Scientists at the Wisconsin National Primate Research Center wanted to know if a mosquito bite can turn a nonhuman mammal into a virus carrier. To investigate this, they let Zika-carrying mosquitoes infect rhesus macaques. They then compared those monkeys and their symptoms to macaques that the researchers had injected with Zika.
The differences were small but significant. “It’s a difference of a couple days to what we call peak viremia,” says Dawn Dudley, a UW-Madison pathologist. Viremia is the medical term for when the virus enters the bloodstream. At that point, it can migrate from the spot of initial contact to other regions of the body where it may lie dormant, waiting to be passed on to someone or something else.
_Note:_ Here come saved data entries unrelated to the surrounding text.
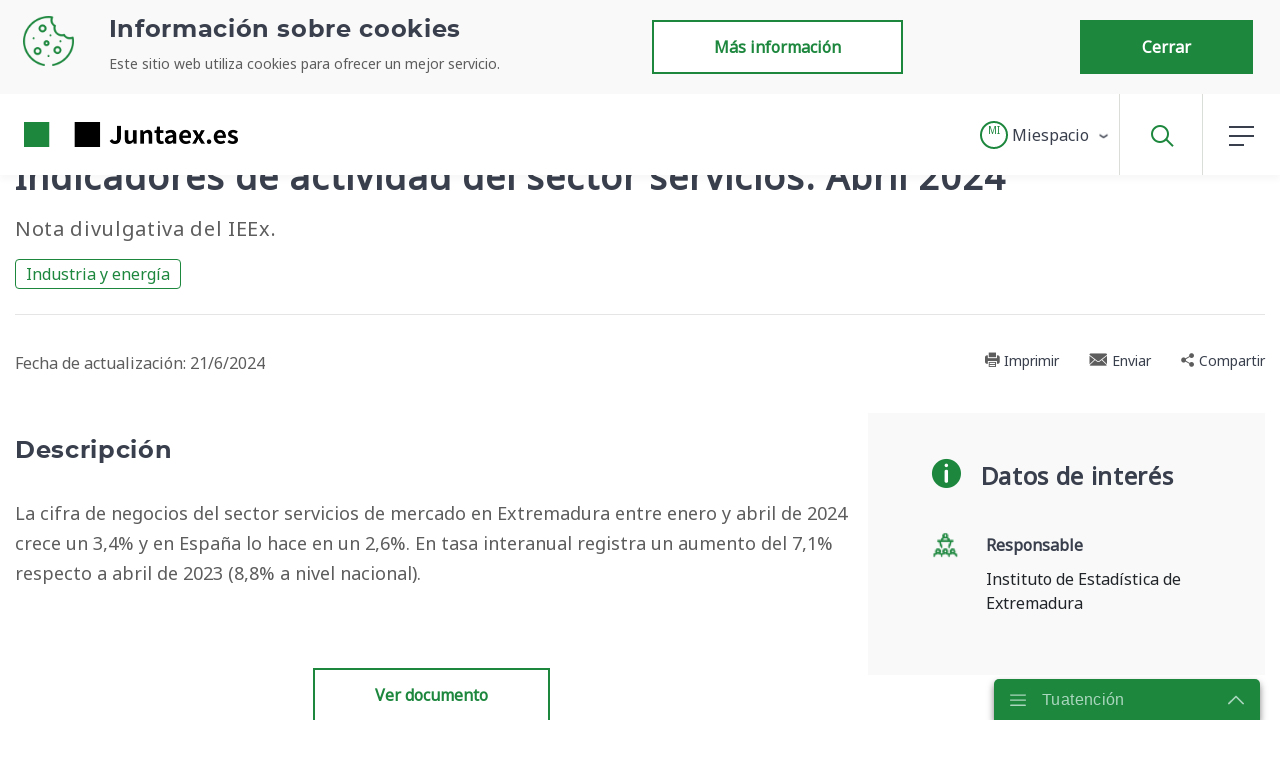

--- FILE ---
content_type: text/css
request_url: https://www.juntaex.es/o/es.juntaex.paoc.presentacion.content.related/css/main.css?browserId=other&themeId=temacorporativodejuntadeextremadura_WAR_juntaextheme&minifierType=css&languageId=es_ES&b=7210&t=1681727358000
body_size: 18
content:
/*1681727358000*/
It’s unclear why the virus moves slower when delivered through a mosquito bite. “The biology of the disease probably depends a lot on how the mosquitoes transmit that disease – mechanically how they do it, and biologically what comes along with the virus when the mosquito bites,” says Tom Friedrich, a UW-Madison professor of pathobiological sciences.
The virus was also less likely to affect the central nervous system tissues of mosquito-bitten macaques.
Despite these differences, the virus never became strong enough to infect mosquitoes who fed on the macaques. “But that doesn’t mean other nonhuman primates couldn’t do that,” says Dudley. And with more questions, there’s always more research.